Kutipan Teks
Sejenak Melepas Penat di Pantai Silalahi
Saya
sebenarnya tidak terlalu tertarik untuk ikut dalam perjalanan kali ini. Selain
karena jadwal keberangkatannya berbarengan dengan jadwal kuliah, kondisi
kesehatan juga kurang baik. Namun bayangan bisa menghirup udara segar
perbukitan membuat saya terhasut juga untuk mengunjungi salah satu pantai yang
masih merupakan bagian dari kawasan pinggiran Danau Toba ini.
Saya
dan keempat teman yang lain bertolak dari medan sekitar pukul sembilan pagi
menuju Desa Silalahi, kecamatan Silalahi Sabungan di Kabupaten Dairi, sumatera
Utara, tapi sebelumnya kami terlebih dahulu singgah di kebun jeruk seorang
teman di Simpang Tiga Raja.

Instruksi Tugas
Salin ulang tanpa perubahan bagian kutipan tentang Pantai Silalahi yang diawali kata-kata yang memuat "Sejenak Melepas Penat" dan diakhiri "Simpang Tiga Raja.".

Informasi Tersedia
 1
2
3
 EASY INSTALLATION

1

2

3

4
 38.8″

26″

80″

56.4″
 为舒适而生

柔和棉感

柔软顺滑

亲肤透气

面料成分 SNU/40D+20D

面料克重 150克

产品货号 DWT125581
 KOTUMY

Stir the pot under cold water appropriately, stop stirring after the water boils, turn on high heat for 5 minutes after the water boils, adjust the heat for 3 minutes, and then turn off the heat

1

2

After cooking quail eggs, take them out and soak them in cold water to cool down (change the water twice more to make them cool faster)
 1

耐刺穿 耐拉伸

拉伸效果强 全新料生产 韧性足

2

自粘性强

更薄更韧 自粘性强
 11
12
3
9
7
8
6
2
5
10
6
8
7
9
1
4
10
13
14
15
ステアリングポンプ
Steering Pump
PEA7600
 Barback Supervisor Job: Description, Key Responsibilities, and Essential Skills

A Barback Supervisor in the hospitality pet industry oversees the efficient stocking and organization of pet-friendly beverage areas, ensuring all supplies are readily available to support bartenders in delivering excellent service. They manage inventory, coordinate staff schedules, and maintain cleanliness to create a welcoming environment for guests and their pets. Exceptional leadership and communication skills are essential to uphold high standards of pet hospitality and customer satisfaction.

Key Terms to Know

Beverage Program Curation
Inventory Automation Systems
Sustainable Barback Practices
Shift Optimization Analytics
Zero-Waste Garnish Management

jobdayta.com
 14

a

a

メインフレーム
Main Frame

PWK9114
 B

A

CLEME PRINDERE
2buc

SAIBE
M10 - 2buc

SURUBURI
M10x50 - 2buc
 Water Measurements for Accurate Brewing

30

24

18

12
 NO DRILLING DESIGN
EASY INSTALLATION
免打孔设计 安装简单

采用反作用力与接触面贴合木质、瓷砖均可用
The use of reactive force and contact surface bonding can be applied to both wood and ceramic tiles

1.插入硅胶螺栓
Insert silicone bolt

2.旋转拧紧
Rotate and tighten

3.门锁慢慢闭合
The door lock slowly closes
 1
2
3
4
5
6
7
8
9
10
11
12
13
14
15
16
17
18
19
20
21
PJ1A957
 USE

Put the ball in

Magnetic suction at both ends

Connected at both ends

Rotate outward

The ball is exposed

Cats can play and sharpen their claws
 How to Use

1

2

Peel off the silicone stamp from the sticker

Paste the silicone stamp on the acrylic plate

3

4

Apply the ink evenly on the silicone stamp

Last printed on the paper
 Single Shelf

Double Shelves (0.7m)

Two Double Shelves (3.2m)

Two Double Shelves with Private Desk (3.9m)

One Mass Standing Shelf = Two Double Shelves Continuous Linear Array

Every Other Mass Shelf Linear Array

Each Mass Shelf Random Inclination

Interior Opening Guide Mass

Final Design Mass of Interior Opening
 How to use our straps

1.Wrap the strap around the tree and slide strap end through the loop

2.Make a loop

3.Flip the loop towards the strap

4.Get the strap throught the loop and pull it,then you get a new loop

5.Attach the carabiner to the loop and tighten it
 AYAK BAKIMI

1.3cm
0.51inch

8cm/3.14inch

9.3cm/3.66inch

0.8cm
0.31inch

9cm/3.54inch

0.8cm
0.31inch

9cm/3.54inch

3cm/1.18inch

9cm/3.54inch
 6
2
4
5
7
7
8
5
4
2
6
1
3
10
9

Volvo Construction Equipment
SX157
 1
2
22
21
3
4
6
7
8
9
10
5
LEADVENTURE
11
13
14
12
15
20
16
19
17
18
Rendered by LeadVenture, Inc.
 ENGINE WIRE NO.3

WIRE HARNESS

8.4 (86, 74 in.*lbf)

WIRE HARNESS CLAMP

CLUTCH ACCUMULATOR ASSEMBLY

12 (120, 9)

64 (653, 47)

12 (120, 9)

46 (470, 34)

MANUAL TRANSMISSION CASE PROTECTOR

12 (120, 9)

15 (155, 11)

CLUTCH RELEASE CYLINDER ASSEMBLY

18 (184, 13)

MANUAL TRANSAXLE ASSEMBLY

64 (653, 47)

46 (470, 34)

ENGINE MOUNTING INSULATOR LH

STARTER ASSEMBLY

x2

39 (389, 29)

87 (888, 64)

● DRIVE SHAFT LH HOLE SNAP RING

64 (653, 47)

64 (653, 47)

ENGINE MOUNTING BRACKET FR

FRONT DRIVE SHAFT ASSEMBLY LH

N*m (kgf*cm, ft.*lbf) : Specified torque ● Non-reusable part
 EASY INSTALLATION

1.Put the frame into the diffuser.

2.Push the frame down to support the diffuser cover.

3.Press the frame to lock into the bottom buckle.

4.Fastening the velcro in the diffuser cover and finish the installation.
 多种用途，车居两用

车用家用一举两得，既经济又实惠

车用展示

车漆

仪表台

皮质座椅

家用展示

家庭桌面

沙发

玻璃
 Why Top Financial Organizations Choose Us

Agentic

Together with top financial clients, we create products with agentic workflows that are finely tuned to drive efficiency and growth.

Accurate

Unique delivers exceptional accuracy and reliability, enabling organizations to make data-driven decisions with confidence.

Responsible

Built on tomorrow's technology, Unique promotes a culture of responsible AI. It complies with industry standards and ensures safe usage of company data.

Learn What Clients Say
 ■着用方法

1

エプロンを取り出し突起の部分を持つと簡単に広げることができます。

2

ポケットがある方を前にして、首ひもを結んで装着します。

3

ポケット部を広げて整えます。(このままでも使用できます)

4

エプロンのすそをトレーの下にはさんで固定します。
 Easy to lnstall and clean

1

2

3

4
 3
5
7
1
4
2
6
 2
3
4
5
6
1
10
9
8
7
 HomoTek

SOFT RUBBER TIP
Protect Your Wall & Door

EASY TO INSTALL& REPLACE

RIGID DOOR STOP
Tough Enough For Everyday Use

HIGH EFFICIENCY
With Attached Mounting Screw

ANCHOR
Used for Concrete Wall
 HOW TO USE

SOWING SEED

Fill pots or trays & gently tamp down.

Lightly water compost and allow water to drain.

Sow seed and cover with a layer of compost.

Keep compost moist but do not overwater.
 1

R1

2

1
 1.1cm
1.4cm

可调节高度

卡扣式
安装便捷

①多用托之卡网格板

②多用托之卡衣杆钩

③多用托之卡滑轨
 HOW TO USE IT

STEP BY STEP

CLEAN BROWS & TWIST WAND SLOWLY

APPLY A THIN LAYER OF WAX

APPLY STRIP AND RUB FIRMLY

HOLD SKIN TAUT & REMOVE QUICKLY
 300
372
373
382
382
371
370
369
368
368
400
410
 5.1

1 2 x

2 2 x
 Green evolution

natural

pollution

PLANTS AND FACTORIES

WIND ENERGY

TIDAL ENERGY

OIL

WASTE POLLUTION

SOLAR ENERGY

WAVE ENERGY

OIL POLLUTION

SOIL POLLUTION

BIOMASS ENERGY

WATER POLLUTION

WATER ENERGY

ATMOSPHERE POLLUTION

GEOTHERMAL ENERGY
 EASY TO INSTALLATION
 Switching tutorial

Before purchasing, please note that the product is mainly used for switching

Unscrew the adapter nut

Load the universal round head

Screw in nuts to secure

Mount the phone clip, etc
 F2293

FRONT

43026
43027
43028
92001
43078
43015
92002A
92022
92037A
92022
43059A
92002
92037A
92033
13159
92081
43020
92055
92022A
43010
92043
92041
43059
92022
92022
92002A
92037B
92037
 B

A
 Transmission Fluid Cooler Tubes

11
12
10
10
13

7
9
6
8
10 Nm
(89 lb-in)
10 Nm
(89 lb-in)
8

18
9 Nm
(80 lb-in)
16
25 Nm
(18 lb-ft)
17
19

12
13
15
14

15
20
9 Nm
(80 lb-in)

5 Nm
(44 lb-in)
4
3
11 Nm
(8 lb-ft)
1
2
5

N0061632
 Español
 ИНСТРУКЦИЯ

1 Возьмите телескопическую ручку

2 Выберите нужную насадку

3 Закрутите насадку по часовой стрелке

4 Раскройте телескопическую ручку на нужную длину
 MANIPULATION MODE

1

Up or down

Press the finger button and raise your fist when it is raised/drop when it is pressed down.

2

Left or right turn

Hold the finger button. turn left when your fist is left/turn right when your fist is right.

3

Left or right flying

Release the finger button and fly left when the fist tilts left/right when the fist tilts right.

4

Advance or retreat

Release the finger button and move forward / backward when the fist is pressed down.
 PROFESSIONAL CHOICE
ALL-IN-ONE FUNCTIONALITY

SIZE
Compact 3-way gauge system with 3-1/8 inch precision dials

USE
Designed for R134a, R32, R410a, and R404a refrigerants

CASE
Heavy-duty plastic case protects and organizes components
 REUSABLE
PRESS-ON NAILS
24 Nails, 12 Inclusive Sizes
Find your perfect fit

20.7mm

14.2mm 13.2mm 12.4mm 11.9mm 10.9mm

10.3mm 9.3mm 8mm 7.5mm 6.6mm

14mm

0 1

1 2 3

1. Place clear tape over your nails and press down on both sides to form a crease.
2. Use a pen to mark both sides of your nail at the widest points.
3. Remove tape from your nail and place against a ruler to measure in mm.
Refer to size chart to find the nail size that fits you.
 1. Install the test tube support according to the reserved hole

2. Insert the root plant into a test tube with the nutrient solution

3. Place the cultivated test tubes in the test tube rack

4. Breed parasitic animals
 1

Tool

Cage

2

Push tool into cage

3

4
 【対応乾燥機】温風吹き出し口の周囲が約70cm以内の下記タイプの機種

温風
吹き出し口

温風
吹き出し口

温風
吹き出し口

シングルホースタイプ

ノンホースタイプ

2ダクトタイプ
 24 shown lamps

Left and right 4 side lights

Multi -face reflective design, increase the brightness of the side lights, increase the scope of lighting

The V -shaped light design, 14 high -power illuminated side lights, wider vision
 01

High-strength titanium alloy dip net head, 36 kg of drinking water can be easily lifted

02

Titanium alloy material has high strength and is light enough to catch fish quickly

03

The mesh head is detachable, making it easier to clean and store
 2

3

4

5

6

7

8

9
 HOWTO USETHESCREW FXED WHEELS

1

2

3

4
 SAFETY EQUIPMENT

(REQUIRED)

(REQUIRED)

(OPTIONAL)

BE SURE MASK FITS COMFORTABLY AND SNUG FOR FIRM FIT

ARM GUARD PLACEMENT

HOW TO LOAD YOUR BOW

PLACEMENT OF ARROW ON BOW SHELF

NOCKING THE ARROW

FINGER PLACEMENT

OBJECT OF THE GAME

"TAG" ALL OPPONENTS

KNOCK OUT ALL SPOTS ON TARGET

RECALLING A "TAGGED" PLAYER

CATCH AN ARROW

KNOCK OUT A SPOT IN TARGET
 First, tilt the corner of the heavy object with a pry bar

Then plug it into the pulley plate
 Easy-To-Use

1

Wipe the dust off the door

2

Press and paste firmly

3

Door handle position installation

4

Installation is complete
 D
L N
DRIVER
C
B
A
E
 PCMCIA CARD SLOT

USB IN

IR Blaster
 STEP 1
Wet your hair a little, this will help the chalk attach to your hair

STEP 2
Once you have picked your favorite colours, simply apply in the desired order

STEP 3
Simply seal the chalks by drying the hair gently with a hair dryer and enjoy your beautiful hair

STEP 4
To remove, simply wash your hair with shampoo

Jawaban Berikut
Sejenak Melepas Penat di Pantai Silalahi
Saya
sebenarnya tidak terlalu tertarik untuk ikut dalam perjalanan kali ini. Selain
karena jadwal keberangkatannya berbarengan dengan jadwal kuliah, kondisi
kesehatan juga kurang baik. Namun bayangan bisa menghirup udara segar
perbukitan membuat saya terhasut juga untuk mengunjungi salah satu pantai yang
masih merupakan bagian dari kawasan pinggiran Danau Toba ini.
Saya
dan keempat teman yang lain bertolak dari medan sekitar pukul sembilan pagi
menuju Desa Silalahi, kecamatan Silalahi Sabungan di Kabupaten Dairi, sumatera
Utara, tapi sebelumnya kami terlebih dahulu singgah di kebun jeruk seorang
teman di Simpang Tiga Raja.